◆ Selected text
The toll house above mentioned and some other buildings interfere with the commanding view which is still attainable, in certain directions, of the Parish Church.

This edifice is chiefly remarkable for its upper or cleristory windows. Above the junction of the nave and chancel will be observed the bell – turret already mentioned. The tower, strongly buttressed, has a transverse archway serving as a porch or galilee, a peal of most musical bells, and those scarcely less cheerful appendages, a clock and chimes. The interior presents nothing very remarkable, except the piscina, lately exposed, having been shorn of very many of the peculiar features of antiquity. The north and south aisles terminate towards the east in what were formerly chapels belonging to the guilds of Corpus Christi and St. Nicholas.

There are, of course, many monumental inscriptions, both within and without, in which occur the names of Sheriffe, an active but prudent royalist in the troublous Cromwellian era – Coggeshall, inventor of the guaging rule known by his name – Wiseman, a writer in the Philosophical Transactions – Kidman, who introduced the reading of Locke at Cambridge Belward, of Caius College – and others.

◆ Dataset entries

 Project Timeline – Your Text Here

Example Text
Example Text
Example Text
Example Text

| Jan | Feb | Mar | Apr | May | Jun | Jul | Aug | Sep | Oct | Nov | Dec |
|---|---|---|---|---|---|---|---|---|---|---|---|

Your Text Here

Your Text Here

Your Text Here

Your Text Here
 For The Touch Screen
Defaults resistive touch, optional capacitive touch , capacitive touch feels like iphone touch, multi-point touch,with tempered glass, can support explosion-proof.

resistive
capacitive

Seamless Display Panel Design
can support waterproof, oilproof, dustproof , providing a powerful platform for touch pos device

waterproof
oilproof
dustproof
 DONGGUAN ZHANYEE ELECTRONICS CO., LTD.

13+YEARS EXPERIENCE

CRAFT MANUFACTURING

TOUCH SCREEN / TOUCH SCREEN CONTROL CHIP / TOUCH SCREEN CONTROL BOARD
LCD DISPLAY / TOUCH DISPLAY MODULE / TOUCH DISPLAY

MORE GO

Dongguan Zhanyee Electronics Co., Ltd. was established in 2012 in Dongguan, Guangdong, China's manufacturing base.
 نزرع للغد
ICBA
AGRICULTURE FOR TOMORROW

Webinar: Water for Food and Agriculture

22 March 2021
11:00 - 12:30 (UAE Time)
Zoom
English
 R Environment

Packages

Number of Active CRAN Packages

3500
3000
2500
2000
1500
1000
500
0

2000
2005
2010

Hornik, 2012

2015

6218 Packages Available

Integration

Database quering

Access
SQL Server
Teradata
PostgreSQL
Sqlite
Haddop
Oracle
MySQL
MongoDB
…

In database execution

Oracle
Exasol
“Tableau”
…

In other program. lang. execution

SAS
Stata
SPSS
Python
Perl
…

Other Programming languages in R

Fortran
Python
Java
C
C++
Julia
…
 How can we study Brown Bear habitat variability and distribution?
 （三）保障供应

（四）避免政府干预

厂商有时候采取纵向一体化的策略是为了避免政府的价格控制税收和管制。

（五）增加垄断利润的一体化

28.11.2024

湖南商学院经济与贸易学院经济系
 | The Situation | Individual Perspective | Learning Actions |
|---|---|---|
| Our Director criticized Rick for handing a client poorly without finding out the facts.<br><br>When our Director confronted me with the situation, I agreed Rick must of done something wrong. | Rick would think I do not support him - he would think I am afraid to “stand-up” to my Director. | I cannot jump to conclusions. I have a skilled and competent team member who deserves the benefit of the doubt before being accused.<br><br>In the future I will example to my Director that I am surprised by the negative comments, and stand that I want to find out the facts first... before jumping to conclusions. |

◆ Your assignment
Carry on the account of the parish church, starting right after its last sentence. The records were drawn from a separate source.

◆ Answer to this problem
Diss Church is associated with the memory of the merry poet laureate Skelton – the tutor of Henry VIII and rector of Diss. But there are no remains of the rood loft mentioned in Skelton’s singular poem Ware the Hawke, ‘ wherein he severely censures the fond frantyke fauconer ‘ who allowed his passion for hawking to get the
better of his sense of propriety, and rudely
* Said that he would hunt
From the auter to the funt. ‘

Within the last thirty years the burial ground has been repeatedly enlarged.

First, by appropriating the south part of the broad path which had surrounded it, and which may possibly have been adapted to some processions or ceremonies of the Romish Church, such as the choice of a ” boy – bishop ” on the feast of St. Nicholas.

Then, by the removal of the gloomy almshouses built by Mr. (Can’t read the signature) whose tomb will be found at Roydon.

And, still more recently, by adding the site of the Guildhall premises, once the scene of busy trade and gay festivities, but granted to trustees for the inhabitants, when the reformation aimed to ‘ place the school by the side of the church.

Here, probably, Cleber, ‘ a schoole master sometime at Dys, ‘ who was executed as a traitor for ‘ conspiring to place the lady Elizabeth on the throne, ‘ may have swayed the ferule.

Hither the charity school established at Palgrave in 1711 was soon removed, and here it was carried on until ousted by the grammar school, the last conductor of which was the rev. Simon Westby.

After his death in 1820, the school – room was occupied by a national ‘ girls ‘ school.

The skeleton of the guildhall was probably as old as the reign of Henry VII, and, despite the repairs and improvements ‘ of successive ages, it asserted its antiquity to the last, by the projecting upper story, and by this rude carving on the upper part of a massive oak corner post.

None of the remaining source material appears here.